No One Needs To Go It Alone: A CEO's Lesson
What does this mean for leaders? Well, the happier and healthier our employees are, the more productive they will be, which will boost our companies' output and our bottom line. And since a major part of our job as business leaders is setting up our teams for success, doing all we can to promote employee mental wellness needs to be a core focus.
Learning about the increased suicide rate in my field piqued my curiosity about the types of environments and initiatives that would help people with mental health challenges feel more comfortable sharing their struggles with their leadership. Right now, the majority of people do not divulge their mental health struggles to anyone, especially in the workplace. An astounding one in five people in the U.S. living with mental illness do not receive treatment due to negative stigmatization and discrimination.
So, how do we build stigma-free workplaces to ensure that anybody who is dealing with mental health challenges feels free to share their struggle? We need to stress that being transparent about mental health will not cause our employees to be penalized or treated as if they are incapable of doing great work.
Cisco CEO Chuck Robbins was so moved by the suicides of Kate Spade and Anthony Bourdain that he sent a company-wide email about mental health. In this moving message he took some simple steps toward making his workplace stigma-free. His email encouraged his employees to "talk openly and extend compassion." It offered simple strategies such as listening more and encouraging someone to seek help. Robbins wrote, "Each of us has a role to play in ensuring that those suffering feel less afraid to ask for support in the moment they need it most.
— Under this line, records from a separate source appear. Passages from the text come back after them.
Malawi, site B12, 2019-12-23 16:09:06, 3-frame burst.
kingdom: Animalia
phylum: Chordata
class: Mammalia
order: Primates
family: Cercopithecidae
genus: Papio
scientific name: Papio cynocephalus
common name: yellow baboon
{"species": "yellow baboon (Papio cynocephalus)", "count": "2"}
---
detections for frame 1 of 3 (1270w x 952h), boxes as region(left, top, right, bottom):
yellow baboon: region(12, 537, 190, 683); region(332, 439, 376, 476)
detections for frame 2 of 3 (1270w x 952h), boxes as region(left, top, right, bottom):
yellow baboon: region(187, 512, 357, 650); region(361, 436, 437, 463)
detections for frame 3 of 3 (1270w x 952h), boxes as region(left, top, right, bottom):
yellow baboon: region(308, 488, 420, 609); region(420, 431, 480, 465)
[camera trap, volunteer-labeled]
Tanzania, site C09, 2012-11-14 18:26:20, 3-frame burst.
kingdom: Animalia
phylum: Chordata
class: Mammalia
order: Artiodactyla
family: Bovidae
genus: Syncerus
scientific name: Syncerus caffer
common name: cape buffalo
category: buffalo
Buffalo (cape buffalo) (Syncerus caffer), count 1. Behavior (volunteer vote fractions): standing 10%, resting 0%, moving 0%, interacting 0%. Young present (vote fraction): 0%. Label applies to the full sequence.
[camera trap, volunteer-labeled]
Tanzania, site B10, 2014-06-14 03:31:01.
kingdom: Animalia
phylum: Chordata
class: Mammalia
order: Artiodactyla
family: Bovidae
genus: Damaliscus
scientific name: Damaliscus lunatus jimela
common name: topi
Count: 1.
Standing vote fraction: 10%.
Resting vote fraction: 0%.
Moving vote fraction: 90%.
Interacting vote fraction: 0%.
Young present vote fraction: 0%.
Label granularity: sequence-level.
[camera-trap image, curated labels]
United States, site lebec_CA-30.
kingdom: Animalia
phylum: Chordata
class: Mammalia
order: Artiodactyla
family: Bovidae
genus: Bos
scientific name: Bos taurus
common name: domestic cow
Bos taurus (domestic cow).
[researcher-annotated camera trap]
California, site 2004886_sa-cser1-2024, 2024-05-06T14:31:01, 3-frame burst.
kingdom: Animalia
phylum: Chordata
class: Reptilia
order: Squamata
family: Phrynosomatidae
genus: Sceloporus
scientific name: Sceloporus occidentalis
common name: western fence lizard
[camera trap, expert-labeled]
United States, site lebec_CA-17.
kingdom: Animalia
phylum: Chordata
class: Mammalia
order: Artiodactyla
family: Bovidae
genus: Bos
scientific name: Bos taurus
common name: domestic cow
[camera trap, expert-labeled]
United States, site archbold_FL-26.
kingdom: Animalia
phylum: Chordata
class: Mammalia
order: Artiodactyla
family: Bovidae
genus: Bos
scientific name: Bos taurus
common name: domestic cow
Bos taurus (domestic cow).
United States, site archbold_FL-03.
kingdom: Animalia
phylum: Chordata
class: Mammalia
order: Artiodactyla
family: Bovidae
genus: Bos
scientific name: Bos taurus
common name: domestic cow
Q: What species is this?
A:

No one needs to go it alone."
Robbins' letter inspired me, and made me consider the workplace I have created and how it might be improved for my more vulnerable team members. So what am I doing about it? At Publicis and Saatchi & Saatchi Wellness, I have an "open-door" policy—which is even easier in our new open-office layout. I make it known that I am here for my team, both for professional and personal challenges.
I am also a huge proponent of flexible work hours because I believe that fosters creativity and offers downtime for the activities and relationships that keep us well. Downtime is especially necessary for creative thinkers, who tend to do their creating and thinking in spurts of activity rather than in eight-hour stretches. I also look forward to bringing this new understanding of the crisis facing us to my company's work with our pro-bono client, the National Alliance on Mental Illness (NAMI).
Creatives Are Different – A Personal Anecdote
I recently moderated a panel called "Creatives Are Different" at the 3% Conference. Our discussion focused on the concept of neurodiversity and that creatives are wired differently, and the acknowledgement that there is a higher concentration of depression, ADHD and introversion in the field. One panelist bravely spoke about her struggle to find a workplace where her differences were not just tolerated but leveraged to help her produce better work. She has learned how to make the best of her creative peaks when she is feeling good, and how to talk to her employers about needing some time off when she is feeling low.
I left that conversation inspired to do more to ensure that my employees with similar challenges can make some tweaks to be as productive. We have to be flexible. If people are productive, let them escape for a bit or take a mental health day off when they need it. We need to keep our employees feeling good, which means giving them space to create.
2018 was the year I started thinking of mental health and suicide risks through the lens of a corporate leader. I imagine the topic of mental health will become an even bigger part of the national conversation as we head into 2019. We must figure out how to stop some of our brightest, most creative and most sensitive from failing to thrive. Our businesses depend on it.